L'amour rend service, l'amour ne jalouse pas, il ne se vante pas, ne se gonfle pas d'orgueil, il ne fait rien d'inconvenant, il ne cherche pas son intérêt, il n'entretient pas de rancune, il touve sa jie dans ce qui est vrai, l'amour ne passera jamais. Ce qui demeure aujourd'hui, c'est la foi, l'espérance et la charité; mais la plus grande des trois, c'est la charité. 1 cor. 13, 13. 

 

vendredi, 16 octobre 2020 14:42

Les rituels.

Le temps de pandémie nous a privé d'un certain nombre de rituels et du même coup nous a fait découvrir l'importance de ces rituels dans nos vies. Que ce soit des rites à la maison à l'occasion d'anniversaire ou de rencontres familliales, ou des rituels à l'église; Ainsi ce temps ne devrait pas être un temps d'attente mais un temps d'approfondissement. Souvent les artistes à la téklé nous parlent de l'importance des rites dans leur vie. Nous avons vu les chrétiens se tourner vers des rites au salon funéraire lors de décès et parfois s'inventer des rites qui célèbrent l'événement de la mort d'un proche. Nous faisons tous l'expérience de cette privation des rites et des rencontres dans nos vies. Nos repas, nos rencontres sont des rites.

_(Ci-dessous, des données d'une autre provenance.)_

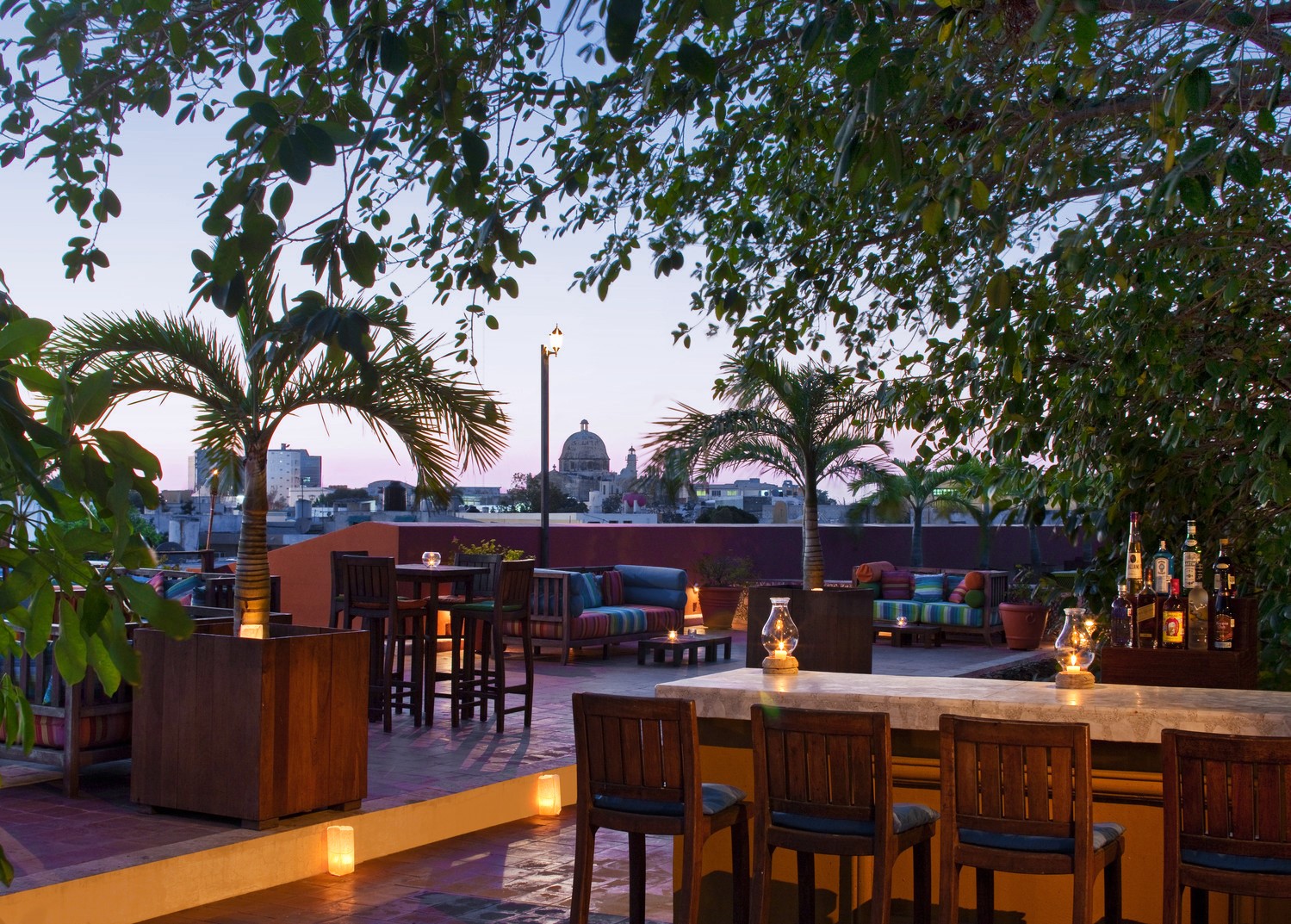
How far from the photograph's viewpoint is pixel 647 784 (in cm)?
383

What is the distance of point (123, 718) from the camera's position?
21.2 ft

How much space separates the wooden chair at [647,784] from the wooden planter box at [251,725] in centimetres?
220

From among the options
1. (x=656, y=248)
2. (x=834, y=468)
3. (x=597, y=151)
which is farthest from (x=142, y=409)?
(x=834, y=468)

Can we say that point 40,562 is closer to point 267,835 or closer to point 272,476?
point 267,835

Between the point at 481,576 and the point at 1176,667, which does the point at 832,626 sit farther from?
the point at 481,576

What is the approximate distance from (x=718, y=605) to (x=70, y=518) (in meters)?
15.6

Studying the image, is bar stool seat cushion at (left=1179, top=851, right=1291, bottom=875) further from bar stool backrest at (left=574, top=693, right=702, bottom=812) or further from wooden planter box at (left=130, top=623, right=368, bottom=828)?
wooden planter box at (left=130, top=623, right=368, bottom=828)

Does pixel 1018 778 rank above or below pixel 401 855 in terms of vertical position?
above

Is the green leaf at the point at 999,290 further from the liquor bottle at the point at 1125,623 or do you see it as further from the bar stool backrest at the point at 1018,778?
the liquor bottle at the point at 1125,623

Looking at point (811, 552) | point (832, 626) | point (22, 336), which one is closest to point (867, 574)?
point (811, 552)

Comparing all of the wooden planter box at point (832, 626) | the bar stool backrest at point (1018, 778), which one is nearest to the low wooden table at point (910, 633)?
the wooden planter box at point (832, 626)

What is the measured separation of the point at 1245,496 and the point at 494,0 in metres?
4.39

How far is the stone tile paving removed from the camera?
518cm

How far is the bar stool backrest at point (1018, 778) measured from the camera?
329 cm
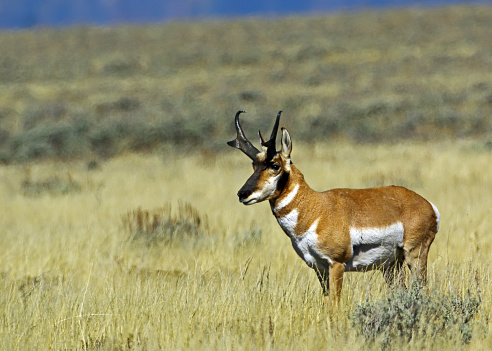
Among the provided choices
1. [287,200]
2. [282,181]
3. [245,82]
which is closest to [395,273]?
[287,200]

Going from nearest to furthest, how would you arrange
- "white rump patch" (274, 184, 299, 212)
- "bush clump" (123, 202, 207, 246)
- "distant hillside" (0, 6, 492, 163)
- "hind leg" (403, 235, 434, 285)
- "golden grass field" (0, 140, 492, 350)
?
"golden grass field" (0, 140, 492, 350)
"white rump patch" (274, 184, 299, 212)
"hind leg" (403, 235, 434, 285)
"bush clump" (123, 202, 207, 246)
"distant hillside" (0, 6, 492, 163)

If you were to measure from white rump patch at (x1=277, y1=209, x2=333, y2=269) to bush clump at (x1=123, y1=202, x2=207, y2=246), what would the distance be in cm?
356

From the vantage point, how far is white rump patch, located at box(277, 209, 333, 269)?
215 inches

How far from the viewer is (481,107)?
96.5ft

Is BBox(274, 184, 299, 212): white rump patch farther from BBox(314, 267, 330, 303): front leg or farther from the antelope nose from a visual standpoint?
BBox(314, 267, 330, 303): front leg

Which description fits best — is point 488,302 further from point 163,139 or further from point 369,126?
point 369,126

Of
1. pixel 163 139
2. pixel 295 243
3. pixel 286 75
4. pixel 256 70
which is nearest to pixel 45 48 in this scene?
pixel 256 70

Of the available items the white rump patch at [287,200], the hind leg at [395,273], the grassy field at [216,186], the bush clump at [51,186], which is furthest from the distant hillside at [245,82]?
the white rump patch at [287,200]

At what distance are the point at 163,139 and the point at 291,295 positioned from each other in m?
18.0

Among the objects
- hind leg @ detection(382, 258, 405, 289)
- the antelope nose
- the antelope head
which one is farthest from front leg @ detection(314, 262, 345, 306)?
the antelope nose

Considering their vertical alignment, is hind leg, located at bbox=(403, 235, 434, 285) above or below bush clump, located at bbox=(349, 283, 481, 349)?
above

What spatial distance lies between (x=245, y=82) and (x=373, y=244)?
36.0 m

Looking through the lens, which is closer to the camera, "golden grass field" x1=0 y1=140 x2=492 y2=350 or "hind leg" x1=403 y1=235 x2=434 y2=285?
"golden grass field" x1=0 y1=140 x2=492 y2=350

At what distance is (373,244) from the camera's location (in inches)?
222
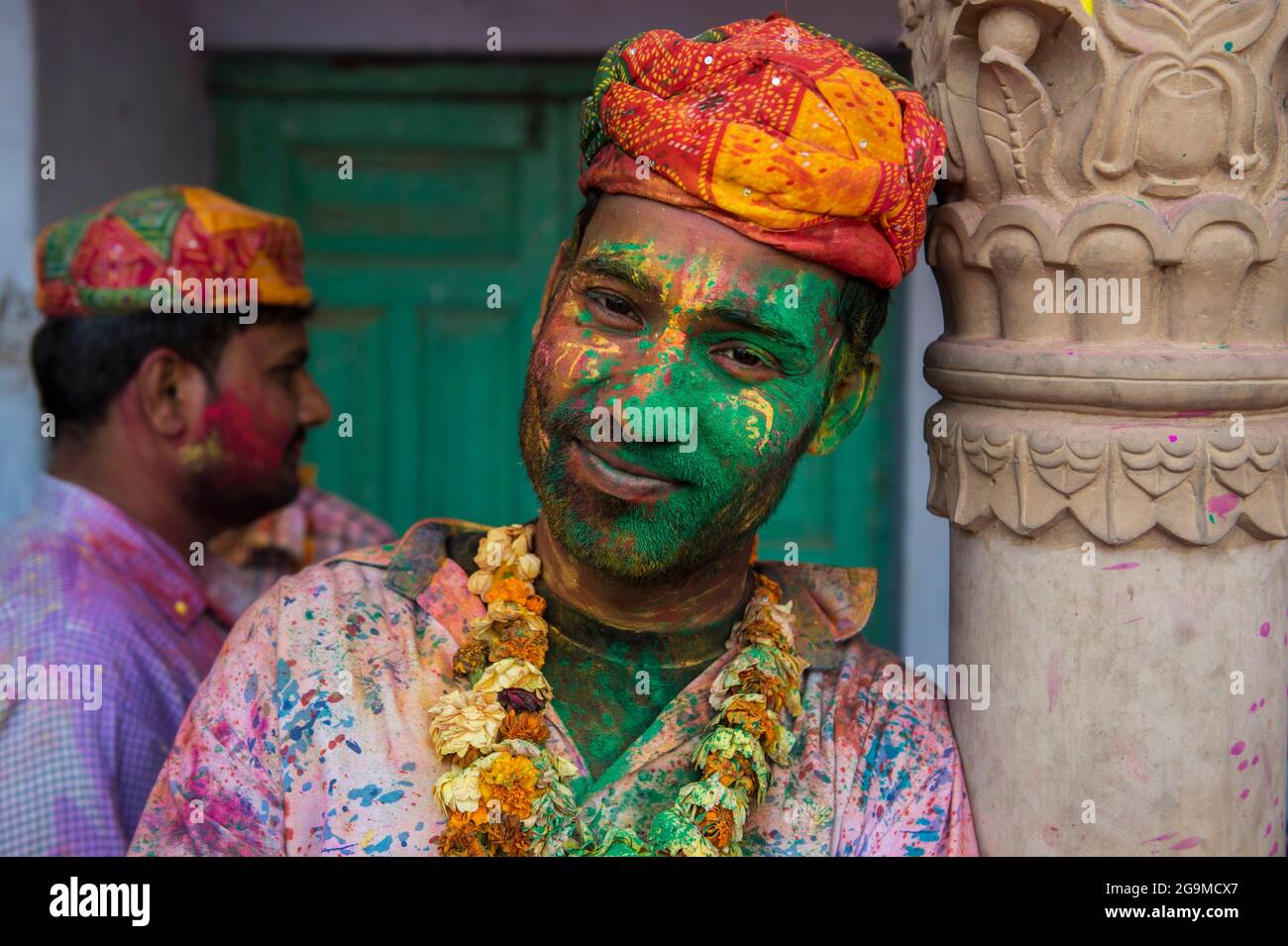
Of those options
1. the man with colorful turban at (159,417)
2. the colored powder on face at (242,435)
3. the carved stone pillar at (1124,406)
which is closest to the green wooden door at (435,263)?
the man with colorful turban at (159,417)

Cette réalité me pose une question comme chrétiens. Si les chrétiens ont quitté aussi massivement nos rites à l'église surtout lors des décès et que ces rites sont importants même nécessaires, ceci me conduit à me demander: Pourquoi ont-ils quitté? Pourquoi préfèrent-ils les rites au salon funéraire à ceux de l'église? Je me suis posé une autre question: Est-ce qu'à l'église nous célébrons le décès de quelqu'un, le passage vers autre chose, un rite d'accompagnement des personnes endeuillées ou si nous célébrons une messe où nous insérons un décès?  J'ai célébré les funérailles d'une vieille dame décédée de mort naturelle, et le lendemain celle d'un jeune décédé d'un accident. C'était le même rite, la même structure seul le nom avait changé avec quelques mots dans l'homélie. Ne sommes-nous pas invités à réinvnter nos rites de passage, rite de deuil, rite d'accompagnement de personnes endeuillées en fonction de l'événement vécu? Au lieu de dire une messe, nous pourrions célébrer un décès? Ce que nous vivons présentement devrait nous inviter à réinventer nos célébrations. Dans les dernières célébrations que j'ai présidées soit dans ma famille ou pour des amis, j'ai tenté certaines expériences qui ont répondu à un besoin.   Cela m'a fait vivre et me fait vivre encore aujourd'hui.